Huntington's disease (HD) is a neurodegenerative disorder caused by a mutation in the huntingtin gene. Previously, therapeutic approaches using anti-inflammatory agents were reportedly not effective for preventing HD progression. Since whether immune responses contribute to the onset of HD is not entirely understood, we herein investigated the role of immune activation in HD using the R6/2 transgenic (Tg) HD model mouse. IL12 production and the expression of costimulatory molecules (e.g. CD86 and CD40) on innate immune cells (DCs and macrophages) were diminished in the disease stage of R6/2 Tg mice.
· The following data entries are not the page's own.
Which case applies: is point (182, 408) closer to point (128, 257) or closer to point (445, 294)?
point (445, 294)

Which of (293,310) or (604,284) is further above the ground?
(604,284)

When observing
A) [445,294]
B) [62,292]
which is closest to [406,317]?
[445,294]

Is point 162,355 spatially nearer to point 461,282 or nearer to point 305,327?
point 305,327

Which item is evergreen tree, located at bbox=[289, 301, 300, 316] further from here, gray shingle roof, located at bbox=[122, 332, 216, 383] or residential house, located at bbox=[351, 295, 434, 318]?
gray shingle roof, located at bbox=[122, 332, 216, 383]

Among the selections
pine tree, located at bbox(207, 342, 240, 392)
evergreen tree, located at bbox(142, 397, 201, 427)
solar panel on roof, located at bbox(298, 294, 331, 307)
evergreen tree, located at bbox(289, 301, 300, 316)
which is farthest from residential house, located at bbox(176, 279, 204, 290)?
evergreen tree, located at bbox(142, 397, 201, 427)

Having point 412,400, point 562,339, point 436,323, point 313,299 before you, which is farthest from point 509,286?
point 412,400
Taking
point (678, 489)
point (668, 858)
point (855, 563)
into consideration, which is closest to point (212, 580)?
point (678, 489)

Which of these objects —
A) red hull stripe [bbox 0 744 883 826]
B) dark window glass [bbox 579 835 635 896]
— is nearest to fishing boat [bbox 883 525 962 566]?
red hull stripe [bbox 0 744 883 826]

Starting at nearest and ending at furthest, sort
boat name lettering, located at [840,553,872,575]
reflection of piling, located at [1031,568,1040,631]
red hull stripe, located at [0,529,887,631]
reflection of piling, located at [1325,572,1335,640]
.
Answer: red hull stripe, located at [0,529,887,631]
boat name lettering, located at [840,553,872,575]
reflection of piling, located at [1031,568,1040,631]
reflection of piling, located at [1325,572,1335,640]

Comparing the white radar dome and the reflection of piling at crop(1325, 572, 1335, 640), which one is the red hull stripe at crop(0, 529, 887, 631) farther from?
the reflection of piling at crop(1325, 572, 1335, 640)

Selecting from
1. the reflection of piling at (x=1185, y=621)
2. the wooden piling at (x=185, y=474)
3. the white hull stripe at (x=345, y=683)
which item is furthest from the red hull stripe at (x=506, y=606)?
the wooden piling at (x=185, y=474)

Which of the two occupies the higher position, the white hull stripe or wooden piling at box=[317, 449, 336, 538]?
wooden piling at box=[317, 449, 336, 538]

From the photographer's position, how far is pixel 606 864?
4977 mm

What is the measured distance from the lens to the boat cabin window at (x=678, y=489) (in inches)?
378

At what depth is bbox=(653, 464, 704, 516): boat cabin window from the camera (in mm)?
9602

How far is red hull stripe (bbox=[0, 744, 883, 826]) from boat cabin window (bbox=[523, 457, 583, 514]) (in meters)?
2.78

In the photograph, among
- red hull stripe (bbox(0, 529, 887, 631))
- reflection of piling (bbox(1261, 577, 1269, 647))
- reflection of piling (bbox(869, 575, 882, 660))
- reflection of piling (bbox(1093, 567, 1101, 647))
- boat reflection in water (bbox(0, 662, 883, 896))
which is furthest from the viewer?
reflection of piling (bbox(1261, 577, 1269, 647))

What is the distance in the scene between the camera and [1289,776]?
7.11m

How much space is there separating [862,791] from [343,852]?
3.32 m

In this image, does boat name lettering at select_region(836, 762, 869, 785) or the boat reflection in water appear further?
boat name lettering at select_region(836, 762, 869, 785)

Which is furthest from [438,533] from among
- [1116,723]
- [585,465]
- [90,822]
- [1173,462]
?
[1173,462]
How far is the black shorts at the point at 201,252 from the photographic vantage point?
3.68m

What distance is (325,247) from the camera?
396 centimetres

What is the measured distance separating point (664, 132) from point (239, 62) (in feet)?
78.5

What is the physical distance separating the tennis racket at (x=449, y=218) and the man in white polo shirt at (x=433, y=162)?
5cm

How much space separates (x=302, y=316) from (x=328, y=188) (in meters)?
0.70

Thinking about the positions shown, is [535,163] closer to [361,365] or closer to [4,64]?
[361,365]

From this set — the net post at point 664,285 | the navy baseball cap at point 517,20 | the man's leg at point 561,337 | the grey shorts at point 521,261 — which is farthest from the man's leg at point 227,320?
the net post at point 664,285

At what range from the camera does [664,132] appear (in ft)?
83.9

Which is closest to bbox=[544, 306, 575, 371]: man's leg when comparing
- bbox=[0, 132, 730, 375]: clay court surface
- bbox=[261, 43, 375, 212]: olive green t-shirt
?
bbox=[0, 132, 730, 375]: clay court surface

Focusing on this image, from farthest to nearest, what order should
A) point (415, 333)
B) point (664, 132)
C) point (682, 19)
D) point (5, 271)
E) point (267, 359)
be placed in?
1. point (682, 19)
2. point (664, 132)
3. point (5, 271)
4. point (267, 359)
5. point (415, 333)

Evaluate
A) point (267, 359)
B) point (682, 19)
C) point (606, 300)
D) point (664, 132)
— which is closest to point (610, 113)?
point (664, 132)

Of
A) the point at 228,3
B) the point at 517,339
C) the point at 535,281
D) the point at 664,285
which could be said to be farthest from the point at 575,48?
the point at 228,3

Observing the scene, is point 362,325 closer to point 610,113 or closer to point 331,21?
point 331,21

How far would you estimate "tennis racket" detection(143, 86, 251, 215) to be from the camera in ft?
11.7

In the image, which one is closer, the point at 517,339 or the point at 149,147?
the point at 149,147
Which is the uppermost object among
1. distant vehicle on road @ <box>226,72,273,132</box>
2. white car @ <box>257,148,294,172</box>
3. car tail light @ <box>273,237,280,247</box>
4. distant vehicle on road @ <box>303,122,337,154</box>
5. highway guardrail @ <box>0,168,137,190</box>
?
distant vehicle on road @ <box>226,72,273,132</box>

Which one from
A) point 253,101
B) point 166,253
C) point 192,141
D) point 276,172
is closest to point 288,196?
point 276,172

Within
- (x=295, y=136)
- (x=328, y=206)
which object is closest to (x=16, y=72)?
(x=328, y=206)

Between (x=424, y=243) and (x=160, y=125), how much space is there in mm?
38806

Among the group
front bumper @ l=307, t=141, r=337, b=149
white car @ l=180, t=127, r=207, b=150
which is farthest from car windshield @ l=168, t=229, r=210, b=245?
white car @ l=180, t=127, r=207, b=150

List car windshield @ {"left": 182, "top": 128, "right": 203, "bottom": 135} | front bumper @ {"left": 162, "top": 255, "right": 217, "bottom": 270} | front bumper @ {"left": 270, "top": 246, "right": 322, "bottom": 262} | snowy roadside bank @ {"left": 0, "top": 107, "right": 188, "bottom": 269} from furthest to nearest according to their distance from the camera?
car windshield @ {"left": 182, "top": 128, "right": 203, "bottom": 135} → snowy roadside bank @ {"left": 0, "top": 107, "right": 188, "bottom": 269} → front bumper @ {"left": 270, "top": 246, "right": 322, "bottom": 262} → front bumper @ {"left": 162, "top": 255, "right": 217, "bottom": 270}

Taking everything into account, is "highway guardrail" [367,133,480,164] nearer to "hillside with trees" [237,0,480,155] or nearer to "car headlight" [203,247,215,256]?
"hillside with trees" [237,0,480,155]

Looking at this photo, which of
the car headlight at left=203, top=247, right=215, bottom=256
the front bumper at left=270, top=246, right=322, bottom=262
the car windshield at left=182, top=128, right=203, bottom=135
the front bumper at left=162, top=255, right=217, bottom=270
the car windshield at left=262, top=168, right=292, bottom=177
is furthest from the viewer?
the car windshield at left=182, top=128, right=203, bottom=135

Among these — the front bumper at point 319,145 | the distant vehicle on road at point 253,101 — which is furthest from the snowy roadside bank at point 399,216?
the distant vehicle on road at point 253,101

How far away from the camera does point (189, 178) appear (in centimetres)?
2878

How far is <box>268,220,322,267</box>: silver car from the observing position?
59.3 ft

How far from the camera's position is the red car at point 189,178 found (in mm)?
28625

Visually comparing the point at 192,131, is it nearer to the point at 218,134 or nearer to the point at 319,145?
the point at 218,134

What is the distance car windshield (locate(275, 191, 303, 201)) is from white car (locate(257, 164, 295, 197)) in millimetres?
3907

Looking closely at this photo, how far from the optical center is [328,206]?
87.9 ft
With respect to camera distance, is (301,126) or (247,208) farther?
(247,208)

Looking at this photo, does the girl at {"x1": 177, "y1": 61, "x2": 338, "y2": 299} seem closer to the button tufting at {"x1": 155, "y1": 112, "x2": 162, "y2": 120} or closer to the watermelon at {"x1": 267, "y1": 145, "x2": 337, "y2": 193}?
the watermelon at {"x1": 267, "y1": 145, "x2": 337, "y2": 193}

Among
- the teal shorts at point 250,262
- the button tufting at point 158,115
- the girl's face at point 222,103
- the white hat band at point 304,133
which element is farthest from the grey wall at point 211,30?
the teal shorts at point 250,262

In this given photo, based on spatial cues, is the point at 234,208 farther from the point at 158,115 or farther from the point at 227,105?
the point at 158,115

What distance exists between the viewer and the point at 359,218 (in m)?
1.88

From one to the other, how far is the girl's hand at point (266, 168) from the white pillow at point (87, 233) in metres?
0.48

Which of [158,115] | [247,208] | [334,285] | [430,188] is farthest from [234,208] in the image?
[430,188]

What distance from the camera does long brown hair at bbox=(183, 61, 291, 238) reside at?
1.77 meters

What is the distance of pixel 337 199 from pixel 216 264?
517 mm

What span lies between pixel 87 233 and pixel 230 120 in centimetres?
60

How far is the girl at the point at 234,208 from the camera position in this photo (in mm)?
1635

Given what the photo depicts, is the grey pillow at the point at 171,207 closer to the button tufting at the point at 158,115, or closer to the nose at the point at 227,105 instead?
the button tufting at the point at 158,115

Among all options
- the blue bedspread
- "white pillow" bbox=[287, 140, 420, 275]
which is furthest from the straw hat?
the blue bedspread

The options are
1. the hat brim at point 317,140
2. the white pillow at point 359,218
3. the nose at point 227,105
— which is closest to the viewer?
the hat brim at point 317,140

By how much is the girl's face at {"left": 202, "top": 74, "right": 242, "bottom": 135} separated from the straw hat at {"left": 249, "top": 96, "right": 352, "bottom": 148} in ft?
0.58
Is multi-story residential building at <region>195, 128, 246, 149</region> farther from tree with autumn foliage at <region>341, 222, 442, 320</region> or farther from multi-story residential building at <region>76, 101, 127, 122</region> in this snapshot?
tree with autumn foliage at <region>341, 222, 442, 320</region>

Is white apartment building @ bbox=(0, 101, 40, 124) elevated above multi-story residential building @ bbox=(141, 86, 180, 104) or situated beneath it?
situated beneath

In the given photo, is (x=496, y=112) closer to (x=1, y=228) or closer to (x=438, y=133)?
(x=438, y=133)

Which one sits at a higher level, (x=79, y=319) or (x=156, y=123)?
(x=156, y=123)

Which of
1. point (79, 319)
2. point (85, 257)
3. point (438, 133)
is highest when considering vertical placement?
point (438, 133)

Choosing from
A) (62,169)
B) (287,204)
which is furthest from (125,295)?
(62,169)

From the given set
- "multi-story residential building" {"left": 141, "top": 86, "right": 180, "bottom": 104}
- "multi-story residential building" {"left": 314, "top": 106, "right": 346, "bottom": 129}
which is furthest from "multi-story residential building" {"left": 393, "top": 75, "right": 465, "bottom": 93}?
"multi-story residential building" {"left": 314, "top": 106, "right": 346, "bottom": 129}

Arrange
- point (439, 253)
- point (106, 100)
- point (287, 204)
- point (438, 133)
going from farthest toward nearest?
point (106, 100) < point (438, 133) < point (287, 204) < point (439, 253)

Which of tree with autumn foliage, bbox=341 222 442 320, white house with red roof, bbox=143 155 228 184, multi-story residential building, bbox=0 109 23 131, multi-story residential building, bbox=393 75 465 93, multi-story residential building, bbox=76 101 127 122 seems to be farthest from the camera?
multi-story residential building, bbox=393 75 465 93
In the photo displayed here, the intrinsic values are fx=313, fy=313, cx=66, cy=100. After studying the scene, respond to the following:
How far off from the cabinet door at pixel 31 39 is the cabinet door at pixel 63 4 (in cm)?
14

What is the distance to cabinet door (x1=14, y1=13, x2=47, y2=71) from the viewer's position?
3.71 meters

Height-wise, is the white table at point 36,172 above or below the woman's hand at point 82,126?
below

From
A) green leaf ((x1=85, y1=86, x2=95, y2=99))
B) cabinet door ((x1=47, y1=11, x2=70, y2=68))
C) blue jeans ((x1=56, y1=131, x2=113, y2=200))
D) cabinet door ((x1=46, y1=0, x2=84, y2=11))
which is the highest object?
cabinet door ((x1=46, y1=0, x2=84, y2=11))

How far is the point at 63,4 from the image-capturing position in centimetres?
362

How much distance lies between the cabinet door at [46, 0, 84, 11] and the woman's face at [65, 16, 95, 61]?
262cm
Moreover, the number of adaptive T cells (CD4 and CD8 T cells) and the frequency of effector memory phenotype CD4 T cells were decreased in these mice. These results suggest that the severity of HD is closely related to an impaired immune system and might be reversed by activation of the immune system. Since lipopolysaccharide (LPS), a potent TLR4 agonist, activates immune cells, we evaluated the effect of immune activation on the pathogenesis of HD using LPS. The repeated immune activation with low-dose LPS significantly recovered the impaired immune status back to normal levels and attenuated both severe weight loss and the increased clasping phenotype found in the disease stage of R6/2 Tg mice, consequently resulting in prolonged survival. Taken together, these results strongly indicate that immune activation has beneficial influences on alleviating HD pathology and could provide new therapeutic strategies for HD.